Subjects: 69 dogs with naturally occurring clinical leishmaniasis

Dosage: Oral treatment of 17 mg/kg AHCC plus 32 mg/kg nucleotides per day for 180 days

Results: Both groups showed a significant improvement in clinical scores and antibody titers after treatment. The supplement group showed a significantly lower clinical score and significantly higher antibody titers after 180 days, compared with the allopurinol group. The supplement group reached a similar reduction in parasite load measured by RT-PCR. Both treatments led to a significant increase in CD4+/CD8 ratio and improvements in protein electrophoretic pattern and accurate phase response.
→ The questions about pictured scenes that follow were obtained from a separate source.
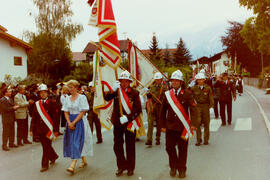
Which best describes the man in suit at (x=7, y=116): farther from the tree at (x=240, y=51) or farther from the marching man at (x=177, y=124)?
the tree at (x=240, y=51)

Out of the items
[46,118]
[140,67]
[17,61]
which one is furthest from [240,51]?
[46,118]

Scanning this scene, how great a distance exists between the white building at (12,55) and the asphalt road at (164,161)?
2537 centimetres

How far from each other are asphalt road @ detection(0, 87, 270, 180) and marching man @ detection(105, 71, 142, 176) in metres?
0.27

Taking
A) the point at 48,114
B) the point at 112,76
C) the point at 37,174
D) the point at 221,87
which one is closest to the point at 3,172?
the point at 37,174

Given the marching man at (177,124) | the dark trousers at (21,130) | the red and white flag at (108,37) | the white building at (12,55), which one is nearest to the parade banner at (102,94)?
the red and white flag at (108,37)

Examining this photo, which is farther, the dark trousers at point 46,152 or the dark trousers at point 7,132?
the dark trousers at point 7,132

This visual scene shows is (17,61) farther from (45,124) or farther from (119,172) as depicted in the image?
(119,172)

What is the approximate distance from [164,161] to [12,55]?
3128 centimetres

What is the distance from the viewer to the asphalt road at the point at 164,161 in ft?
20.7

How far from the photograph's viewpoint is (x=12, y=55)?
3494 cm

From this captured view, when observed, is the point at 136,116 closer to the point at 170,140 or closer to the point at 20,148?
the point at 170,140

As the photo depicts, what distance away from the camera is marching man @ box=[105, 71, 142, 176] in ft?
20.9

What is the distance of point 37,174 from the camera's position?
6.75 meters

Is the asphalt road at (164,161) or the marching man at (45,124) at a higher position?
the marching man at (45,124)
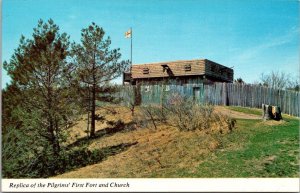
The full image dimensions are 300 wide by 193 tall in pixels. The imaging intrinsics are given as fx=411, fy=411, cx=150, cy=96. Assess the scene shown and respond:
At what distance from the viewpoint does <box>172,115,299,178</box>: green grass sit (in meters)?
10.9

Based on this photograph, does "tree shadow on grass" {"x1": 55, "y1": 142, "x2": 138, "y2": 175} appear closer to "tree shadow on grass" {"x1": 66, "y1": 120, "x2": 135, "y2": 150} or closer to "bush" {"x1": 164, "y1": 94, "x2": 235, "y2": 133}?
"bush" {"x1": 164, "y1": 94, "x2": 235, "y2": 133}

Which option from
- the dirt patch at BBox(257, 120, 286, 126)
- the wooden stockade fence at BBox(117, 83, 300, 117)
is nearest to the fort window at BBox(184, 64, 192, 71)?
the wooden stockade fence at BBox(117, 83, 300, 117)

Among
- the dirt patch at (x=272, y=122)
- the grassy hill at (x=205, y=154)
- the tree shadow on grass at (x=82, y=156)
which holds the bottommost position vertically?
the tree shadow on grass at (x=82, y=156)

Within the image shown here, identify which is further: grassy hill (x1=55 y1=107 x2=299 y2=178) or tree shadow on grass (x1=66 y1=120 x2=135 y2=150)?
tree shadow on grass (x1=66 y1=120 x2=135 y2=150)

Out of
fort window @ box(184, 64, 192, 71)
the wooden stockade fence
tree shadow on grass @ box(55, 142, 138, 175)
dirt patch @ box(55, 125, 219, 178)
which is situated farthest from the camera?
fort window @ box(184, 64, 192, 71)

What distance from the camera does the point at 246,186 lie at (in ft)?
34.3

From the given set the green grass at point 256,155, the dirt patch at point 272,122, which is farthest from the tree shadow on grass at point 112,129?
the green grass at point 256,155

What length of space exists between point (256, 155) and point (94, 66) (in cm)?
1194

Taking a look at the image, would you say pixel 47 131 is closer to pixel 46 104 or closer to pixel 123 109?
pixel 46 104

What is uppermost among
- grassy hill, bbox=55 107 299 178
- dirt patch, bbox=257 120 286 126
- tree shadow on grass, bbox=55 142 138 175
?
dirt patch, bbox=257 120 286 126

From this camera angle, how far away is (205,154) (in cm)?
1291

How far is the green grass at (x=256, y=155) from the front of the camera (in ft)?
35.7

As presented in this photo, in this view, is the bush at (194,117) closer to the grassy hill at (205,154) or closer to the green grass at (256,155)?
the grassy hill at (205,154)

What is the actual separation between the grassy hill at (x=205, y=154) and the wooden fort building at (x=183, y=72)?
1174cm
Conclusion: Six-month treatment with nucleotides and AHCC in addition to MGA showed efficacy similar to the current first-line treatment for CanL, without producing xanthinuria and related side effects. This combination could be a good alternative to MGA-allopurinol combination treatment for CanL, especially for dogs suffering allopurinol-related adverse events.